I’m done with Java-style OOP - I’m returning to separating data and code the way I did in the old days before the OOP cult got established, and starting to enjoy my coding far more. Sprinkle in a few Functional ideas and you’re running on steam…

1 Like

your data is sorted. You can partition it into many files, only needed to keep in memory the filename and the range contained in that file.

If you do not need joins, or any complex queries, this could work.


It’s pretty much finished now and is working acceptably.

I’ve structured the finished bars by month. Some of the commercial apps go weekly or even daily but this seems like overkill as I’m nowhere near to maxing out my memory.

This is an event-driven app so I have to load the bars for each instrument in the universe I am backtesting into a single slice and then sort by timestamp.

The main bottleneck is this appending and sorting, but that’s trivially solved by caching so I only need to do it once. Subsequent runs are much faster.

Running a cached dataset is pretty fast - I’m pre-loading into a buffer in the background as I run the trading rules. Now the main constraint is disk read-speed. If this takes off I’ll invest in a big chunk of memory and run off a RAM disk.

1 Like


For anyone else taking this path, here’s what I ended up with.

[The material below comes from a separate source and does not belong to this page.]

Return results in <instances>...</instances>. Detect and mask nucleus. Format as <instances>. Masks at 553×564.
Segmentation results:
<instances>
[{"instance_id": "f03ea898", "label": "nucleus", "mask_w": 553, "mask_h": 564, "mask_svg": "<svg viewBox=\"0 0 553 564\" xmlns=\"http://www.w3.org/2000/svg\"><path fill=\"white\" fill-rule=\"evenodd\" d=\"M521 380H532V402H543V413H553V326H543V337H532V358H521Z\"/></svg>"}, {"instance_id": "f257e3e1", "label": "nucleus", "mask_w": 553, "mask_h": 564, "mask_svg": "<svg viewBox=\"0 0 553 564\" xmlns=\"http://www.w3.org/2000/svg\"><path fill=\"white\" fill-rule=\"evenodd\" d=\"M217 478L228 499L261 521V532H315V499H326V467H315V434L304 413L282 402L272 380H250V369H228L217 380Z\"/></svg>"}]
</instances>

Because I’m writing and reading the data on the same machine, I’m using the unsafe package Memdump:

Compared to gob and the safe packages I tried it’s substantially faster for reads.

But it produces humungous files which eat up space and are slow to hoist off the disk.

So I’m also using the compression package go-quicklz, a nice clean single file implementation of the QuickLZ algo. It runs much faster than the native compression and I’m seeing impressive compression ratios of around 25:1.

The package offers two compression levels 1 and 3. Level 3 offers marginally better read times, but is extremely stow for writing so I settled for level 1.

In theory the LZ4 algo benchmarks a little better, but I hit issues with the only native Go implementation I could find when using it with large files.

I’m using an old HDD, and the decompression time is less than the disk-reading time it saves, and I can now fit all my data on the disk.

There are probably marginally faster solutions out there, but I suspect that any gains will be exponentially harder to find and performance with this setup is better than most of the commercial backtesting apps out there, and much better than some.

It seems you have already found a working solution. However, memory-mapped files also may worth a look. They allow working with files that are larger than the available RAM. The OS is in charge of caching accessed parts and releasing the memory. Most likely it is more performant than most solutions that try to mitigate the same problem (in a safe manner at least). bbolt uses memory-mapped files and it is great for read-heavy scenarios. Also, if it is possible to batch the writes, it is good for write-heavy scenarios too.

go-memdump seems very interesting. It seems it uses the reflect package for a specific kind of serialization.

1 Like

Thanks for the suggestion. In the end I went with lots of small files instead - more practical and flexible.

To get going with I have 14 billion ticks of FX data, organised into slices by trading week and currency pair.

I have generators to turn those into time aggregations, tick bars, range bars and various types of renko bar and store them to an archive. The generation runs quickly enough, and it’s write once, read often.

By far the largest bottleneck is simply hoisting the generated bars off disk and into memory for backtesting.

The biggest speedup was switching the compression to a different library.

ZSDT is a fairly new algo by the LZ guy, and it’s much the fastest I’ve found for medium sized files (40 meg-ish). I’m talking 300% speedup on my previous best performer, which was a pleasant surprise.

Also, very easy to use. I’m using level 1 compression, which is the fastest and still gives good compression levels.

Although it’s a wrapper for a C library and I’m on Windoze, > go get installed it seamlessly. Yay for Golang!

Simply switching compression library gave me much more of a speedup than various cunning caching schemes, job queues and the like, though they did help a bit.

1 Like

This topic was automatically closed 90 days after the last reply. New replies are no longer allowed.